Exercise details
Resume the passage comparing gastrointestinal FABPs with other NEC diagnostic markers, picking up right after its final sentence.
*** Opening of Passage shown ***
GI FABPs Compared to Other NEC Diagnostic Markers/Combination Markers

Other biomarkers have also been evaluated as diagnostic markers for NEC and many of them have been considered in concert with the FABP proteins. Fecal calprotectin (S100A8/A9), a protein released mainly from activated neutrophils, is widely used as a biomarker of GI inflammation [20]. While the measurement of fecal calprotectin in infants with NEC has slightly higher sensitivity than urinary I-FABP:Cr (0.81 versus 0.79), specificity is lower (0.79 versus 0.85) [21]. However, when measured in combination (urine I-FABP:Cr and fecal calprotectin), the sensitivity and specificity for the diagnosis of NEC increased to 94% and 79%, respectively [21].

The finding that fecal calprotectin is raised in infants with NEC fits with one of the underlying hypotheses for the development of NEC, which is dysregulation of the immune system and activation of proinflammatory cytokines such as interleukin-8 (IL-8) [22,23,24]. One study has compared serum IL-8 levels to levels of serum I-FABP and L-FABP in infants with and without NEC [25]. All three markers were significantly elevated in the infants with NEC (Bell’s stage ≥ 2) compared to age-matched controls, with IL-8 observed to have the highest area under the curve (AUC) of 0.99, suggesting that serum IL-8 may be a better diagnostic marker than I-FABP or L-FABP.

A recent systematic review, however, involving ten studies with NEC Bell stage ≥ 2 as the target condition, analyzed the utility of a group of serum inflammatory response amplification markers that included IL-8, monocyte chemoattractant protein 1 (MCP-1), interleukin 10 (IL-10), and IL-1 receptor antagonist (IL-1ra) as diagnostic markers for NEC [26]. This study determined that IL-10 and IL-1ra had the highest sensitivity and specificity (100% and 90%, and 100% and 91.7%, respectively) within this group of proteins. I-FABP and ischemia-modified albumin were found to have sensitivity and specificity similar to those of IL-10 and IL-1ra (100% and 91%, and 94.7% and 92%, respectively) in diagnosing NEC [26].

The combination of L-FABP and I-FABP with a marker that reflects alteration in intestinal barrier function has also been evaluated in the diagnosis of NEC. In this study involving 20 infants with NEC stage ≥ 2, 40 infants with septicemia and 40 control infants, the combination of L-FABP, I-FABP and trefoil factor 3 (TFF3), also known as the LIT score [27], was evaluated. The plasma level of each marker was ranked on a scale of 0 to 3 based on defined cutoff values (i.e., low, medium and high), giving a combined range between 0 and 9. The study found that a LIT score > 4.5 had the highest diagnostic accuracy in differentiating NEC from septicemia and controls, providing sensitivity of 50% and specificity of 96%. In addition, a LIT score greater than 6 identified infants who would not survive their episode of NEC, with sensitivity and specificity of 78% and 91%, respectively. To date, no further assessments of the LIT score as a means to diagnose NEC have been reported.
*** Close of Passage shown ***
*** Opening of Extracted information ***
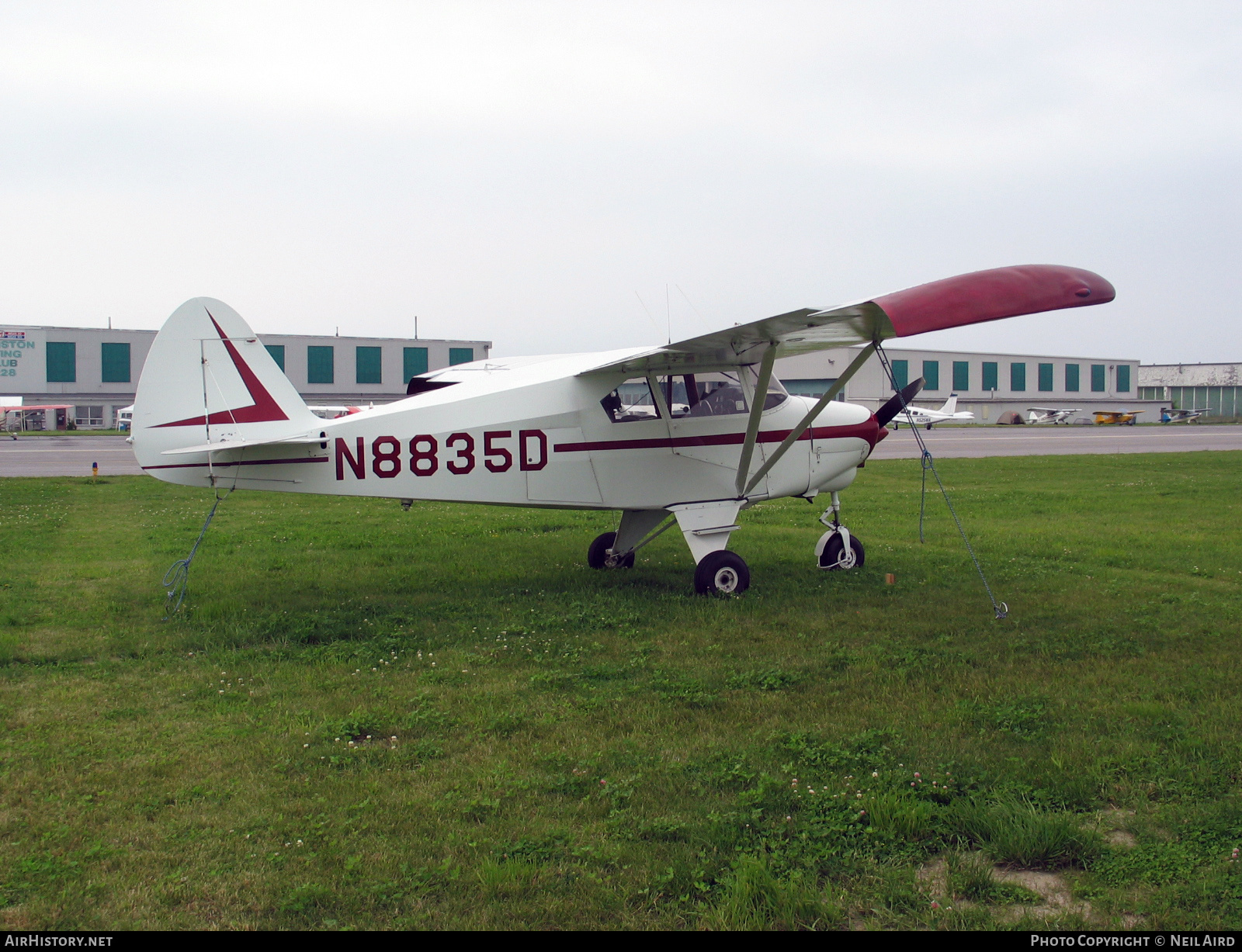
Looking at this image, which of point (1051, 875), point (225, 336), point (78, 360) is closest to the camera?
point (1051, 875)

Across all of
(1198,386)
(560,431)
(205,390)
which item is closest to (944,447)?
(560,431)

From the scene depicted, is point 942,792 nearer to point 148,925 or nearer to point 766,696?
point 766,696

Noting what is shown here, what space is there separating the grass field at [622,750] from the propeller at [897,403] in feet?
5.93

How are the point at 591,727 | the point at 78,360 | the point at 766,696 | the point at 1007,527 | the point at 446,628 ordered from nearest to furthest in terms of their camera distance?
1. the point at 591,727
2. the point at 766,696
3. the point at 446,628
4. the point at 1007,527
5. the point at 78,360

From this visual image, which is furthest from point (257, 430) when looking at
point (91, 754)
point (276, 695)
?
point (91, 754)

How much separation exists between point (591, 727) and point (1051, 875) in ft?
8.26

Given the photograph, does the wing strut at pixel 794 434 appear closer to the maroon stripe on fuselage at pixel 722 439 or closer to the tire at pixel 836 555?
the maroon stripe on fuselage at pixel 722 439

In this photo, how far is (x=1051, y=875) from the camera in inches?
144

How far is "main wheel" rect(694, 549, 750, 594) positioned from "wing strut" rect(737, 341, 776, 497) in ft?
2.79

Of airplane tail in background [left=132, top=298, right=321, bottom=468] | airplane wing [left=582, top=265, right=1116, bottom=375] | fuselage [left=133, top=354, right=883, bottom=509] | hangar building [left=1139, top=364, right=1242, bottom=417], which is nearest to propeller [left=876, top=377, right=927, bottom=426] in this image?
fuselage [left=133, top=354, right=883, bottom=509]

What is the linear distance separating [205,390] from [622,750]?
5.92 metres

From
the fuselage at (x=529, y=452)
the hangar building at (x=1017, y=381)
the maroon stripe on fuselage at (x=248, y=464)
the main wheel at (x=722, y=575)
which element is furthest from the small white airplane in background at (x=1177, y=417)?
the maroon stripe on fuselage at (x=248, y=464)

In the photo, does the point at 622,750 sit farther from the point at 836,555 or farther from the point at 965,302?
the point at 836,555

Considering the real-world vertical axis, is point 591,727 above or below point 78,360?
below
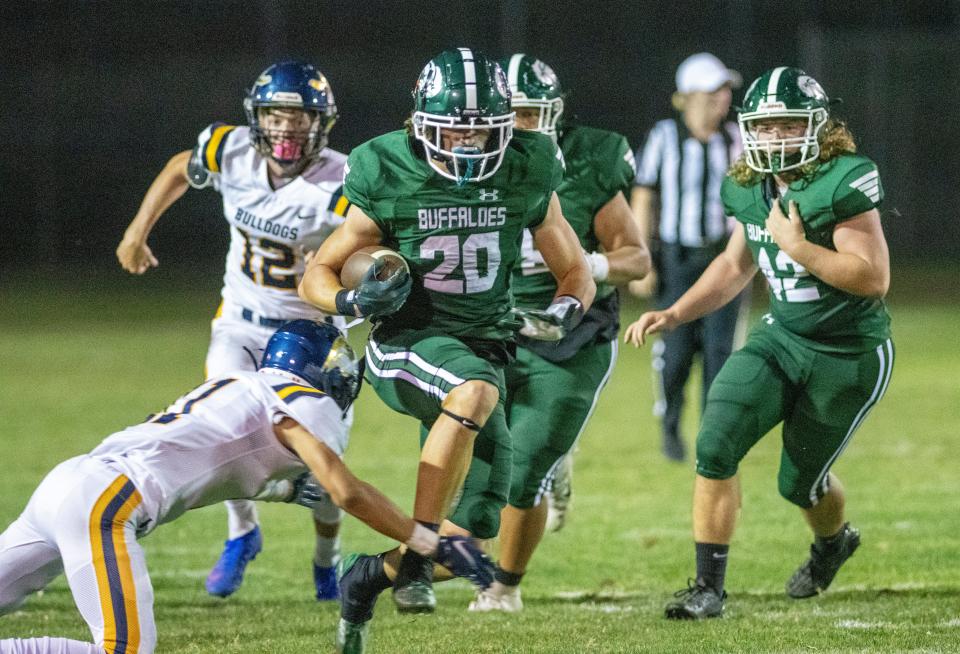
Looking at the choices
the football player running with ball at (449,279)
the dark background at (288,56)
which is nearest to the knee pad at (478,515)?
the football player running with ball at (449,279)

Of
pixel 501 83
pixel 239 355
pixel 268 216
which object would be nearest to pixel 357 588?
pixel 501 83

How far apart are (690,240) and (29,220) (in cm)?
1189

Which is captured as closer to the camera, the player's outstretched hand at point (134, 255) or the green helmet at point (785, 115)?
the green helmet at point (785, 115)

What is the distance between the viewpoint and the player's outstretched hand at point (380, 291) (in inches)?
144

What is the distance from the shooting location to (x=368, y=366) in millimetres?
4016

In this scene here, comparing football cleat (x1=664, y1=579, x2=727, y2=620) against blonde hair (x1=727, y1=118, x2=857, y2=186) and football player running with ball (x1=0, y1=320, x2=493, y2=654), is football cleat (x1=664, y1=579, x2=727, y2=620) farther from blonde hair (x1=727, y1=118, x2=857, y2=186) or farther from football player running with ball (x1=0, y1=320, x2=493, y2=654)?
blonde hair (x1=727, y1=118, x2=857, y2=186)

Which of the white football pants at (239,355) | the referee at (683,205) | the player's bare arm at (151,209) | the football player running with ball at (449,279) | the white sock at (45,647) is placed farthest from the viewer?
the referee at (683,205)

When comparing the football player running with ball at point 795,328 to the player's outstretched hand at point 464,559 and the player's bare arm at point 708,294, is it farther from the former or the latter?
the player's outstretched hand at point 464,559

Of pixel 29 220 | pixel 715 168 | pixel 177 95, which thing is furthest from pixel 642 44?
pixel 715 168

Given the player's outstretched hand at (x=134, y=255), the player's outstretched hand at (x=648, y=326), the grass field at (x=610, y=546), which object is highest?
the player's outstretched hand at (x=134, y=255)

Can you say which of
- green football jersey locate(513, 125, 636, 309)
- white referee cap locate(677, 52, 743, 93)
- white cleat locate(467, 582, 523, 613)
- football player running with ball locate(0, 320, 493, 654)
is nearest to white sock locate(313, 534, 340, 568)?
white cleat locate(467, 582, 523, 613)

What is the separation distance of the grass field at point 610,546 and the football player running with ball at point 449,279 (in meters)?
0.51

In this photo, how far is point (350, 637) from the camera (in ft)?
12.5

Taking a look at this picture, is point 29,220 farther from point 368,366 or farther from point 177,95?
point 368,366
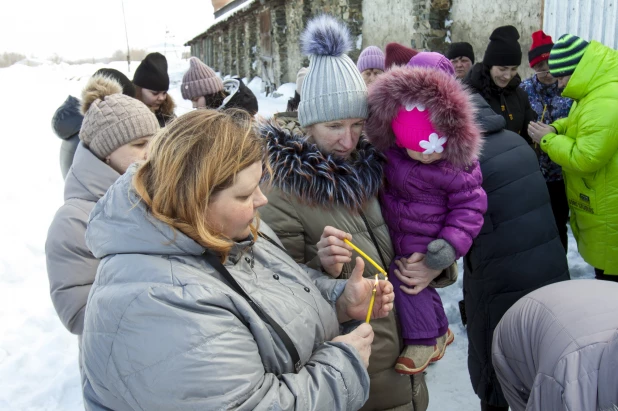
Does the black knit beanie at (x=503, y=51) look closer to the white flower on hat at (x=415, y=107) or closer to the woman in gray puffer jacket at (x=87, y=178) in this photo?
the white flower on hat at (x=415, y=107)

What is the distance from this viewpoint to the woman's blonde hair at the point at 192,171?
1.18 m

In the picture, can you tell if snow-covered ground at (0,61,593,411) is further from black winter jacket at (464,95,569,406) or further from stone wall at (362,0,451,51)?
stone wall at (362,0,451,51)

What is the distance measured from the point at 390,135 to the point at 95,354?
141 centimetres

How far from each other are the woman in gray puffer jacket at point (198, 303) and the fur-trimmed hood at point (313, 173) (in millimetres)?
419

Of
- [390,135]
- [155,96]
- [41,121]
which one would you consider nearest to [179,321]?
[390,135]

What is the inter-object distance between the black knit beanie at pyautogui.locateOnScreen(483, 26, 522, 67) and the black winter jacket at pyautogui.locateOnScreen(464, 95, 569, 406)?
5.35 ft

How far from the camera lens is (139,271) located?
1.13 metres

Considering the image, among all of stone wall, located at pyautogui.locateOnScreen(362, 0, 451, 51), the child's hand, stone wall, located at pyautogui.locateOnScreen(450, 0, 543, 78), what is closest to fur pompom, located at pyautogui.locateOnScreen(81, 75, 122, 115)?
the child's hand

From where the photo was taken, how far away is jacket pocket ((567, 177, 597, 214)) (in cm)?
306

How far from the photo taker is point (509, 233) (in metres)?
2.39

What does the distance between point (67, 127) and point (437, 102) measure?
267cm

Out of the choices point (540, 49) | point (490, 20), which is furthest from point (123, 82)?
point (490, 20)

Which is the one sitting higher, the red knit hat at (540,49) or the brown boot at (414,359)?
the red knit hat at (540,49)

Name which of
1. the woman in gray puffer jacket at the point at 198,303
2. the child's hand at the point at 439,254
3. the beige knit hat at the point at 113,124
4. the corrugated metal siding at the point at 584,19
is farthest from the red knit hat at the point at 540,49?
the woman in gray puffer jacket at the point at 198,303
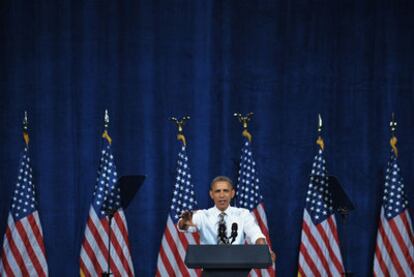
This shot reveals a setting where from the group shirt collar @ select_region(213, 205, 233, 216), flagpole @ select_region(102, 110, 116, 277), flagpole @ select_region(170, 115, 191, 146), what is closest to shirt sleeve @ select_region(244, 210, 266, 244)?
shirt collar @ select_region(213, 205, 233, 216)

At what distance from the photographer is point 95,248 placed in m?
9.38

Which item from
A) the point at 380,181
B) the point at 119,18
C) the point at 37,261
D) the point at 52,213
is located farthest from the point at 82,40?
the point at 380,181

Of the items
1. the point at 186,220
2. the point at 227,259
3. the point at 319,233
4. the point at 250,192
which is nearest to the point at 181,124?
the point at 250,192

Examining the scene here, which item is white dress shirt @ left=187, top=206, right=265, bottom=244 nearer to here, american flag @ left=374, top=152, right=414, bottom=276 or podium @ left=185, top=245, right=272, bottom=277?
podium @ left=185, top=245, right=272, bottom=277

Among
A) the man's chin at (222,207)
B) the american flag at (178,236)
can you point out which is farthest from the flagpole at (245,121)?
the man's chin at (222,207)

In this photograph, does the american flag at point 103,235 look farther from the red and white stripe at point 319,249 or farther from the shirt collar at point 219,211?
the shirt collar at point 219,211

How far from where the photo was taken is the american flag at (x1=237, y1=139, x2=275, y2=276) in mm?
9328

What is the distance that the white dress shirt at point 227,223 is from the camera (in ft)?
22.1

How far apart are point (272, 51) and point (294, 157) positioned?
5.43 feet

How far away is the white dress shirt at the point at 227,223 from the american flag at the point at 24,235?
10.9 ft

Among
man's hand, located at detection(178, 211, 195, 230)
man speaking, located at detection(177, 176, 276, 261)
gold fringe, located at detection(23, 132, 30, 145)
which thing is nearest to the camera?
man's hand, located at detection(178, 211, 195, 230)

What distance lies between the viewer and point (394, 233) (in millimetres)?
9336

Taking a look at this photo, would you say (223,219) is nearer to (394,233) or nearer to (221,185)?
(221,185)

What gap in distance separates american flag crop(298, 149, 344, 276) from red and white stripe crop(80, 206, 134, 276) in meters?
2.50
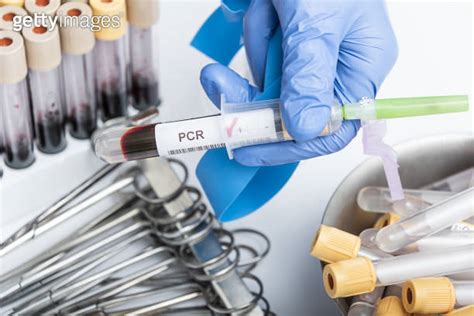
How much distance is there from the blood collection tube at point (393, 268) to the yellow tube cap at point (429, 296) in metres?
0.02

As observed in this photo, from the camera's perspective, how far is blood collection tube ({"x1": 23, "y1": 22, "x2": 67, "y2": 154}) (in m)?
0.94

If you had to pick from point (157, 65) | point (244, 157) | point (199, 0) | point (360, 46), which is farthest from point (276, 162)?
point (199, 0)

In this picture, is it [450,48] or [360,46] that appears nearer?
[360,46]

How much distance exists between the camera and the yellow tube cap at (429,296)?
84cm

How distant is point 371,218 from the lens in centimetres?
100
*** Close of Extracted information ***
Answer box
Marker to Predict Timing and Need for Surgery

While most infants with NEC are managed medically, 20–40% will need surgical intervention. Severe NEC needing surgical intervention is associated with mortality up to 50%, especially in the smallest and least mature infants [14]. Having a biomarker that could predict a more complicated NEC course would assist clinicians in deciding which infants to consider for surgical intervention, and timing of the procedure.

Several studies, with the exception of that by Ng et al. [27] using the LIT score, have demonstrated that a single measurement of I-FABP or L-FABP when NEC is suspected or established (by the presence of pneumatosis intestinalis) is not able to distinguish infants needing surgical intervention from those requiring medical treatment only [25, 28, 29]. It appears that sequential measurements of I-FABP (with increasing expression) over a period of time may have a role in differentiating these infants, as exemplified by a small prospective study involving 37 infants (including 22 infants with NEC stage ≥ 2) [29]. This study found that subsequent plasma and urinary I-FABP levels measured between 8 and 16 h following the onset of clinical features associated with NEC were able to differentiate those infants with a subsequent complicated course (surgical intervention and/or death) from those who had a non-complicated course. A cutoff value of 19 ng/mL for plasma I-FABP provided sensitivity and specificity of 88% and 88%, and a cutoff value of 232 ng/ml for urinary I-FABP gave sensitivity of 71% and specificity of 80% [29]. An unrelated study with a similar sample size evaluated serial measurements (every 24 h from onset of symptoms): The mean serum I-FABP level measured at 72 h was significantly higher in infants who underwent surgery compared to those who received medical treatment only (P = 0.001) [28]. In contrast is the single study that has shown that a LIT score greater than 4.5 (based on single blood measurement taken at clinical presentation) is able to distinguish those infants needing surgery from those who only required medical treatment, with sensitivity of 83% and specificity of 100% [27].

Collectively, these studies suggest that serial assessment of I-FABP alone or in combination with other markers in the first days following diagnosis of NEC may be helpful in prediction of the course of condition, especially regarding the need for surgical intervention. However, this concept remains to be validated in a larger trial.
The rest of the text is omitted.